Study: 90% of India and all of Delhi are in the "danger zone" for the effects of the heatwave.
Despite the fact that Delhi's most current state action plan for climate change does not include it, the study also showed that Delhi is particularly susceptible to the effects of extreme heatwaves.
In New Delhi: According to a recent study, heatwaves are growing more common and severe in India as a result of climate change, with over 90% of the nation being in the "extremely cautious" or "danger zone" of their effects.
Ramit Debnath and colleagues at the University of Cambridge performed the study, which also showed that Delhi is particularly susceptible to the effects of extreme heatwaves, despite the fact that its most current state action plan for climate change does not take this into account.
It was suggested that India's progress towards achieving the Sustainable Development Goals (SDGs) had been hampered by heatwaves more than was previously believed, and that the metrics used for current assessments might not adequately account for the effects of heatwaves linked to climate change on the nation.
According to a research written by scientists Kamaljit Ray, S S Ray, R K Giri, and A P Dimri together with M Rajeevan, a former secretary of the Ministry of Earth Sciences, more than 17,000 lives were lost in India due to heatwaves over the course of 50 years.
According to a report released in 2021, the nation saw 706 heatwave occurrences between 1971 and 2019.
One of the biggest heatwave-related death tolls in country history occurred on Sunday during a Maharashtra government awards ceremony in Navi Mumbai, where 13 people perished from heatstroke.
Researchers at the University of Cambridge undertook an analytical study of the nation's heat index together with its climate sensitivity index in order to gauge India's climate vulnerability and the potential impact of climate change on SDG development.
To determine severity levels, the researchers used a publicly accessible dataset on state-level climate risk indicators from the National Data and Analytics Platform of the government.
They then contrasted India's progress towards the SDGs over a 20-year period (2001–2021) with deaths caused by extreme weather during the same period.
More than 90% of India is in the "extremely cautious" or "danger" category for heatwave consequences through HI, compared to "low" or "moderate" susceptibility through CVI, according to the research. States with "low" CVI rankings were discovered to be in "danger" HI categories, showing that heatwaves put more people in India at risk from harsh climate than CVI had predicted.
The authors came to the conclusion that the usage of CVI could understate the true impact of climate change on heat, and they offered several suggestions.
They cautioned that if India does not promptly address the effects of heatwaves, progress towards reaching sustainable development goals may be slowed.
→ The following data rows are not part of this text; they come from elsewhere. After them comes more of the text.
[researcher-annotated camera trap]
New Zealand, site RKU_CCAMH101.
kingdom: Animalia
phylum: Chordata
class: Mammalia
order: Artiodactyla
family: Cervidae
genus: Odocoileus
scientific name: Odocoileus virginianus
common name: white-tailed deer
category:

The report also made note of the fact that HI estimates are not currently included in the heat-action plans developed and put into place in accordance with the Delhi government's vulnerability assessment, which is alarming given that even Delhi's "low" climate-vulnerable districts face significant risks from heatwaves. According to the study, the high levels of growth in the Central, East, West, and North-East districts increase the danger of HI through the establishment of heat islands. According to the authors, slum population concentration and congestion in high HI regions, lack of access to basic facilities like power, water, and sanitation, and lack of availability of shade are some of the key factors in Delhi that would exacerbate heat-related vulnerabilities.
In the majority of central, eastern, and northwest India, days with above-normal temperatures are anticipated. India had the warmest February since records have been kept, which was in the year 2023. But March's above-average precipitation helped to keep temperatures in control.
It was the third hottest and wettest March in 121 years in 2022. The third-warmest April in the nation since 1901 also occurred in this year. Around 380 million individuals in India who are employed endure heat-related stress. According to a research by the McKinsey Global Institute, if this trend continues, the nation might lose 2.4 percent to 4.5 percent of its GDP annually by 2030.